What is expected: Before the items, repeat the part of the Hacker News comment starting with "I was wrong." and going on through "examples are excellent.".

Page text:

----

Hacker News new | ask | show | jobs
by sfink 461 days ago
When I saw the title, I knew what this was going to be. It made me want to immediately write a corresponding "Human Blindspots" blog post to counteract it, because I knew it was going to be the usual drivel about how the LLMs understand <X> but sometimes they don't quite manage to get the reasoning right, but not to worry because you can nudge them and their logical brains will then figure it out and do the right thing. They'll stop hallucinating and start functioning properly, and if they don't, just wait for the next generation and everything will be fine.

I was wrong. This is great! I really appreciate how you not only describe the problems, but also describe why they happen using terminology that shows you understand how these things work (rather than the usual crap that is based on how people imagine them to work or want them to work). Also, the examples are excellent.

It would be a bunch of work, but the organization I would like to see (alongside the current, not replacing it, because the one-page list works for me already) would require sketching out some kind of taxonomy of topics. Categories of ways that Sonnet gets things wrong, and perhaps categories of things that humans would like them to do (eg types of tasks, or skill/sophistication levels of users, or starting vs fixing vs summarizing/reviewing vs teaching, or whatever). But I haven't read through all of the posts yet, so I don't have a good sense for how applicable these categorizations might be.

----

Data extract:
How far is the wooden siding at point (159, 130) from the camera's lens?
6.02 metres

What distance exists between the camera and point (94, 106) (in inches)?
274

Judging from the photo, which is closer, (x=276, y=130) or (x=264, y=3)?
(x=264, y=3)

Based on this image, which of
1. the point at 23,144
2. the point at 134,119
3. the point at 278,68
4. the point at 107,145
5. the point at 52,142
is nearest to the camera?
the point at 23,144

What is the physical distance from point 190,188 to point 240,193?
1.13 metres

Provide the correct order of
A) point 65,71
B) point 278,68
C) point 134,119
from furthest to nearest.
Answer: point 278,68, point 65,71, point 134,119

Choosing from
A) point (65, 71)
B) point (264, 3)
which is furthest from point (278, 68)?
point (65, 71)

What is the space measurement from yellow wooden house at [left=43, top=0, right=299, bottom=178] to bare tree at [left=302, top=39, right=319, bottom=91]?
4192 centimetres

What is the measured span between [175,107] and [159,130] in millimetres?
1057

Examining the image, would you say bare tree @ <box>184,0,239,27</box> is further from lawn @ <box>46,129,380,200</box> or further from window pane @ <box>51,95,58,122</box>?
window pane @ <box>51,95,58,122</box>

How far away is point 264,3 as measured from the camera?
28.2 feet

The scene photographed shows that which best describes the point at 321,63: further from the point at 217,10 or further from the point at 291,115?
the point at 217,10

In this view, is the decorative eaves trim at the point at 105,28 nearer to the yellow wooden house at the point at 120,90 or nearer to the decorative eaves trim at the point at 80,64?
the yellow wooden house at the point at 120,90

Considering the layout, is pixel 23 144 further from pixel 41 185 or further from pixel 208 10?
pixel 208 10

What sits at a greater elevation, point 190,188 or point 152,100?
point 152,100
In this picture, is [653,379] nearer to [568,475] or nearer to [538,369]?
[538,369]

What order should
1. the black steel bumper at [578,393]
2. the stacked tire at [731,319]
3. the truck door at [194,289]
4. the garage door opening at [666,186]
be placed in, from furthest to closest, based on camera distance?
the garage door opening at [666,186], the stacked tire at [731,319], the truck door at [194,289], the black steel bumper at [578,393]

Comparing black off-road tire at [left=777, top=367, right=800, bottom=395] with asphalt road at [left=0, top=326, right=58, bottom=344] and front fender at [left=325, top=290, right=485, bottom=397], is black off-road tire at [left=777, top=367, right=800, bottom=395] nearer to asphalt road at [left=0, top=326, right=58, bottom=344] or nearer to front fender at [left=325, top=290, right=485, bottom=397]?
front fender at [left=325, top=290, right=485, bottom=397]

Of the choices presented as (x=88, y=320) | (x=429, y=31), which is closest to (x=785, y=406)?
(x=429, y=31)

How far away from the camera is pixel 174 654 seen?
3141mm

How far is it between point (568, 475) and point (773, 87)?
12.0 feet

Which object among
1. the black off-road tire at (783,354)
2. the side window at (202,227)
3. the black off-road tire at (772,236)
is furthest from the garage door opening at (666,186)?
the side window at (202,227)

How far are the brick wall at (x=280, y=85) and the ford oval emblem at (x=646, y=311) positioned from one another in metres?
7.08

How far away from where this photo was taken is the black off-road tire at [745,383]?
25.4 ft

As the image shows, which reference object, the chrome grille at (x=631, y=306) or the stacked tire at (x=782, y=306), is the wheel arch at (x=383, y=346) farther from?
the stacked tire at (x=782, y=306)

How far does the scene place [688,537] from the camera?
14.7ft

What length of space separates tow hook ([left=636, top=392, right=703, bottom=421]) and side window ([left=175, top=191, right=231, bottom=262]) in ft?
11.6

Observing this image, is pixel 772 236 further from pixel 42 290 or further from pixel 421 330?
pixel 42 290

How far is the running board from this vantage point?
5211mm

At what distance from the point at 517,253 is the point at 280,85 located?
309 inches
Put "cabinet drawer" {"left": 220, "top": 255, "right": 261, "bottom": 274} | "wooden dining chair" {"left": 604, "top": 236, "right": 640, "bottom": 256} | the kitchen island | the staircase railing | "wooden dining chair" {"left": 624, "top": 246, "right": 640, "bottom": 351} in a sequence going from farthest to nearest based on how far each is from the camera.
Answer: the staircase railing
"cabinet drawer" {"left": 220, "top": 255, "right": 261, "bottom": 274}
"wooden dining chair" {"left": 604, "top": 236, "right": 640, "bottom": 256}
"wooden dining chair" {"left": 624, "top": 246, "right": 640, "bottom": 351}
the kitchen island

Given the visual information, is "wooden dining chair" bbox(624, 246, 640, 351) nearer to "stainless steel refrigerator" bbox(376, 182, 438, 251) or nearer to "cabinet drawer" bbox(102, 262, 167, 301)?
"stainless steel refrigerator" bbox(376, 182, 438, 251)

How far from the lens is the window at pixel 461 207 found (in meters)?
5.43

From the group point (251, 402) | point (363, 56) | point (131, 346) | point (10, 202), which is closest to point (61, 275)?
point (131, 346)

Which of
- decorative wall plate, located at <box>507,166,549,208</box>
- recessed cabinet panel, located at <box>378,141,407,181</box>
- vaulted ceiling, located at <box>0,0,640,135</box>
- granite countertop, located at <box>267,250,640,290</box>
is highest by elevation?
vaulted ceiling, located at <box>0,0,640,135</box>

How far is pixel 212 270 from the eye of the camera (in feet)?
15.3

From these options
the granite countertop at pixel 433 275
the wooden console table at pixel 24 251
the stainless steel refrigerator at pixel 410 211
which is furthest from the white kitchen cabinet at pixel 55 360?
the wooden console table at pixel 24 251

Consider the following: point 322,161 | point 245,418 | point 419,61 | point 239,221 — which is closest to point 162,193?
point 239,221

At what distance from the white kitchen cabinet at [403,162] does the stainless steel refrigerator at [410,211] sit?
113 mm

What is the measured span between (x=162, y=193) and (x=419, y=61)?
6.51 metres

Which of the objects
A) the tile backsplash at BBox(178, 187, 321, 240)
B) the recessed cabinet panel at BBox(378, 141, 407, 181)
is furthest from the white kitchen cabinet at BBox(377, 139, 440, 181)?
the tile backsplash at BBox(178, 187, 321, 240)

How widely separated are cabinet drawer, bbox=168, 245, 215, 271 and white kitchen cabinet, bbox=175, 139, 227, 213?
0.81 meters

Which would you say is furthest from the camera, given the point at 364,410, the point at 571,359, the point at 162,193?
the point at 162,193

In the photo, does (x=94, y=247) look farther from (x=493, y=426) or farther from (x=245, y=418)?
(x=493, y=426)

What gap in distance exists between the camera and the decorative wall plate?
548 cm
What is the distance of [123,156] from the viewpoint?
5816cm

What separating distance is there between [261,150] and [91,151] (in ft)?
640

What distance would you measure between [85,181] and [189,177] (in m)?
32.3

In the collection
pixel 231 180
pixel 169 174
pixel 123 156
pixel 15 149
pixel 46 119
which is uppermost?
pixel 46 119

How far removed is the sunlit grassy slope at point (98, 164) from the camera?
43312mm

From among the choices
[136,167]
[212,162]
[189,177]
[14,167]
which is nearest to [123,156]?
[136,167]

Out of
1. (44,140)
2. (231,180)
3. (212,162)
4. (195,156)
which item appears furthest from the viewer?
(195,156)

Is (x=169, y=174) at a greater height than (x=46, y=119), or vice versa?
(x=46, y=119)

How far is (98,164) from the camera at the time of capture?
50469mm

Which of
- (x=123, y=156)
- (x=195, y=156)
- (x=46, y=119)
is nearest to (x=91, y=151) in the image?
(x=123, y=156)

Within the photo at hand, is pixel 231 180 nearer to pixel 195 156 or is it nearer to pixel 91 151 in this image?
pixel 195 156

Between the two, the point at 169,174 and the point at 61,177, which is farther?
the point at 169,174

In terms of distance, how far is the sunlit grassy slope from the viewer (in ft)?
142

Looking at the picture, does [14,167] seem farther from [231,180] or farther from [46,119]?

----

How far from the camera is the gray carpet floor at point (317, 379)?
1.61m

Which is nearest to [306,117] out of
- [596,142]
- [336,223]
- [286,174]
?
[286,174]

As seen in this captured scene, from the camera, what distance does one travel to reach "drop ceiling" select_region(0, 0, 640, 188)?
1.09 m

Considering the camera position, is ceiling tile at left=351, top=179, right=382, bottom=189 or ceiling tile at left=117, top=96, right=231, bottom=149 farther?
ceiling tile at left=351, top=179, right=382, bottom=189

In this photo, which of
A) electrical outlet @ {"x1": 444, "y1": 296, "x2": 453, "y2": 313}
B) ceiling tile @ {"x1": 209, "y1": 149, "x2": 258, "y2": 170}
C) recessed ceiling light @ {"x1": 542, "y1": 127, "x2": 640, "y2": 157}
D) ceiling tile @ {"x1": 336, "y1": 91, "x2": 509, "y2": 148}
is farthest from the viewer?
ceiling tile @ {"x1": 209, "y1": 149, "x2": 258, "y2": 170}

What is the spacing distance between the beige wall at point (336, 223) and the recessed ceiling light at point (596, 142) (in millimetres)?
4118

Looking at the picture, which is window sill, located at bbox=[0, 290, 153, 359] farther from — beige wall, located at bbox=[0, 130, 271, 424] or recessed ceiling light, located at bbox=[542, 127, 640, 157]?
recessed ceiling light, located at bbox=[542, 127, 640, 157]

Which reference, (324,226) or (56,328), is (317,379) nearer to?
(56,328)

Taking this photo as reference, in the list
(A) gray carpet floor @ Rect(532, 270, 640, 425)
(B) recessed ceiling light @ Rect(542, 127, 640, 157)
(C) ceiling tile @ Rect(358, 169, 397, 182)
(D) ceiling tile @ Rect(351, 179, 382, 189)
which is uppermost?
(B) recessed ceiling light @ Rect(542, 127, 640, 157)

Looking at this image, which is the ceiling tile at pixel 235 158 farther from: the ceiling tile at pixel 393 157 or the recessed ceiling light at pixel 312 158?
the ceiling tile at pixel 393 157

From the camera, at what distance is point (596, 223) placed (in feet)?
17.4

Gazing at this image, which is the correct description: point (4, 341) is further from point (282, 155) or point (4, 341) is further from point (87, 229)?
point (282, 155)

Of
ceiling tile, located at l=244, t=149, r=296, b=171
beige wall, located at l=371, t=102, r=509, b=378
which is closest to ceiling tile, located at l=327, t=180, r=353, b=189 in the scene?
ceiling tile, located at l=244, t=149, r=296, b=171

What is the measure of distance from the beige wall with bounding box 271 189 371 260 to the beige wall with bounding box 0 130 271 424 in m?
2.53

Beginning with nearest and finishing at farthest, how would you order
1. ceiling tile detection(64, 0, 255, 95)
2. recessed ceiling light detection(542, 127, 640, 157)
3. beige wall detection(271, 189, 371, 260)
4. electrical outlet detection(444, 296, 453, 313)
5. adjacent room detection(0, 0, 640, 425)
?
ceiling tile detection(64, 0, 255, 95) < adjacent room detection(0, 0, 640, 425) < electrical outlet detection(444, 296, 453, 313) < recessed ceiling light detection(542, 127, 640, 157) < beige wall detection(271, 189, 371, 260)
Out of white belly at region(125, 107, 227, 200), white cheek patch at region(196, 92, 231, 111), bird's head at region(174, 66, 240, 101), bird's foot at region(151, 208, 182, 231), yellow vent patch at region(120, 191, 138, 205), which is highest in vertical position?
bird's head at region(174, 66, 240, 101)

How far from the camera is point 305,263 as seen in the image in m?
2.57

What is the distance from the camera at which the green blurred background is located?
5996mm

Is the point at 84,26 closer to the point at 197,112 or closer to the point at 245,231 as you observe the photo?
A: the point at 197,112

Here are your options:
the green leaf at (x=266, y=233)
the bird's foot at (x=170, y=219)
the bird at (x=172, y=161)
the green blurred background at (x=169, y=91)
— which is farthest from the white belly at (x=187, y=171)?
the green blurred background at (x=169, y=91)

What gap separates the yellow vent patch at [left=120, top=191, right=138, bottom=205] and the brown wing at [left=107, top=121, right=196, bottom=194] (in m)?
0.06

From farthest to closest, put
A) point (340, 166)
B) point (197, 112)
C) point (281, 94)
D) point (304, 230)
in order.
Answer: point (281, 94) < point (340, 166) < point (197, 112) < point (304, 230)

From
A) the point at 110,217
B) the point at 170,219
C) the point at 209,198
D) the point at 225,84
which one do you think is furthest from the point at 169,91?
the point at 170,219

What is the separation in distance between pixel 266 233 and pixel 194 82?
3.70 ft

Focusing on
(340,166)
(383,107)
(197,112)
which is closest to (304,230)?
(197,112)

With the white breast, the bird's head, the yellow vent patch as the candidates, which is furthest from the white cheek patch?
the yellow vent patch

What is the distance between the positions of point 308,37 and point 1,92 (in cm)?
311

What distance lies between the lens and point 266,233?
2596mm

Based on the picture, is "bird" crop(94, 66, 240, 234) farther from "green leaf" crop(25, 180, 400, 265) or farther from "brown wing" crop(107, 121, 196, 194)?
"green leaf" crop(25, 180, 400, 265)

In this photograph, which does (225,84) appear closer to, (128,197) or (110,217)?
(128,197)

----

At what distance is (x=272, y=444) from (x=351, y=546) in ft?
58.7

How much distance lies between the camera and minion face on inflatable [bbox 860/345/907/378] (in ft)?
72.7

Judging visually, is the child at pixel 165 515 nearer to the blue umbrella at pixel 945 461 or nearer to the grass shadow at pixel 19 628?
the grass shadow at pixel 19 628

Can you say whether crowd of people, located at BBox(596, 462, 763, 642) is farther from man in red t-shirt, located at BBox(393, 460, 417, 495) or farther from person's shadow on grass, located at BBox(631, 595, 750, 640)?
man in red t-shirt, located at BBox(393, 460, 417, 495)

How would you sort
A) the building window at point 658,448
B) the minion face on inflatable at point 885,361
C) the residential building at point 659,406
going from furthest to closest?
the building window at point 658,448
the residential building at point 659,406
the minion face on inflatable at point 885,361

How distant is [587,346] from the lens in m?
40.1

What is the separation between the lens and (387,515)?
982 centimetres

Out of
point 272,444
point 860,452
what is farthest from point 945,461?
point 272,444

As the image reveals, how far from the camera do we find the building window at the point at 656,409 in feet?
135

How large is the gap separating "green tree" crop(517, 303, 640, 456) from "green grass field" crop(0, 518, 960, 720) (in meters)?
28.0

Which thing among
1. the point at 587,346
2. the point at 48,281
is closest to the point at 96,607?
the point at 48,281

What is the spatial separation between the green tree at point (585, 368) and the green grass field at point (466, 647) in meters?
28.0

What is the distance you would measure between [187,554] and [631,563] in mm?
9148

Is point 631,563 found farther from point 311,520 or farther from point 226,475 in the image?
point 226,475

----

Task answer:
I was wrong. This is great! I really appreciate how you not only describe the problems, but also describe why they happen using terminology that shows you understand how these things work (rather than the usual crap that is based on how people imagine them to work or want them to work). Also, the examples are excellent.